E esse ódio secular contra os outhros aonde nos levou? Quantas vidas abreviou? Quantas ideias novas reprimiu? Quantos gênios ele calou? De quanta paz já me privei ao optar pelo ódio?

Quem pensava dessa forma acreditava que o fato de uma pessoa errar, trapacear, roubar, mentir, estuprar ou matar, não estava ligado à sua cor, à sua sexualidade, à sua religião ou à sua origem, mas ao fato de ser pessoa. E pessoa erra.

Quem pensava dessa forma pensava sem ódios. Apenas chegava à conclusão de que a espécie era naturalmente ignorante e que já era o momento de evoluir, deixando parte dessa ignorância para trás. Quem pensava dessa forma não via ameaça nas diferenças, só uma bela diversidade. Notavam que o ódio encurtava o raciocínio e diminuía a beleza que há na vida. Que não odiar um diferente não implica em adorar tudo o que ele faz ou ter que fazer igual a ele, só implica em não ter que querer mal. Que o simples fato de deixar de odiar, abriga uma série de novas perspectivas para aquela civilização, tanto para os sertos quanto para os outhros e ampliava as possibilidades de convivência pacífica.
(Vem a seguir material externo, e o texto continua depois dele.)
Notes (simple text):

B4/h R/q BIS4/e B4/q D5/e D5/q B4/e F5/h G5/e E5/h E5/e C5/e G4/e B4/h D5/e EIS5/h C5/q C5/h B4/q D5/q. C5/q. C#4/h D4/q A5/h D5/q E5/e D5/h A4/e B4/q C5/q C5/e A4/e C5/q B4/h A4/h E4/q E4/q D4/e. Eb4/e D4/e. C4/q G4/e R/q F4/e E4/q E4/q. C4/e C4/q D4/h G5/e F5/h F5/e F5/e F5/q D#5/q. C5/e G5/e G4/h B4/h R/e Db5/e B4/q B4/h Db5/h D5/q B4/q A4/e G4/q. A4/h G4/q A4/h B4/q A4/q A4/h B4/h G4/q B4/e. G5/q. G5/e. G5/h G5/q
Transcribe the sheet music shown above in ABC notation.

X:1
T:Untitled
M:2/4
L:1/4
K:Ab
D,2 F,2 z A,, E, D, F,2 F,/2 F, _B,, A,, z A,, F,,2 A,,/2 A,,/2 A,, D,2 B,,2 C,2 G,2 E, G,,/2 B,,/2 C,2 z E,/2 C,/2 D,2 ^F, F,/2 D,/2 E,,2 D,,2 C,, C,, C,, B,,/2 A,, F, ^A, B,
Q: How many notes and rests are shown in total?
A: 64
A maldade, a mentira, o ato falho, a cobiça e o ódio, a capacidade de ofender, são atributos humanos, não de uma etnia, não de uma minoria, não apenas dos outros. Mas o amor também é atributo humano. A história mostra que é muito mais fácil odiar, mas é muito mais satisfatório amar.

Algumas feridas nunca cicatrizam, muito menos se continuarem sendo perfuradas impiedosamente. Algumas cicatrizes nunca somem e é bom que fiquem bem expostas, não para mostrar que um é pior ou melhor do que o outro e nem para justificar um erro, mas para assimilar que os erros são humanos. Para que sempre nos lembremos de quão bárbaros podemos ser e que já erramos demais, motivados por ganância, por preconceito e por ódio. Que não somos nem “sertos” e nem “outhros”, somos “nós”, a humanidade. Dividimos a mesma casa e o mesmo quintal.

Então, naquele dia, aquilo que sempre negamos por ignorância, intolerância, medo e ódio, virou conhecimento, como num insiste revelador e até hoje comemora-se o dia em que aquela consciência, negada por tanto tempo, se incorporou de vez à alma humana.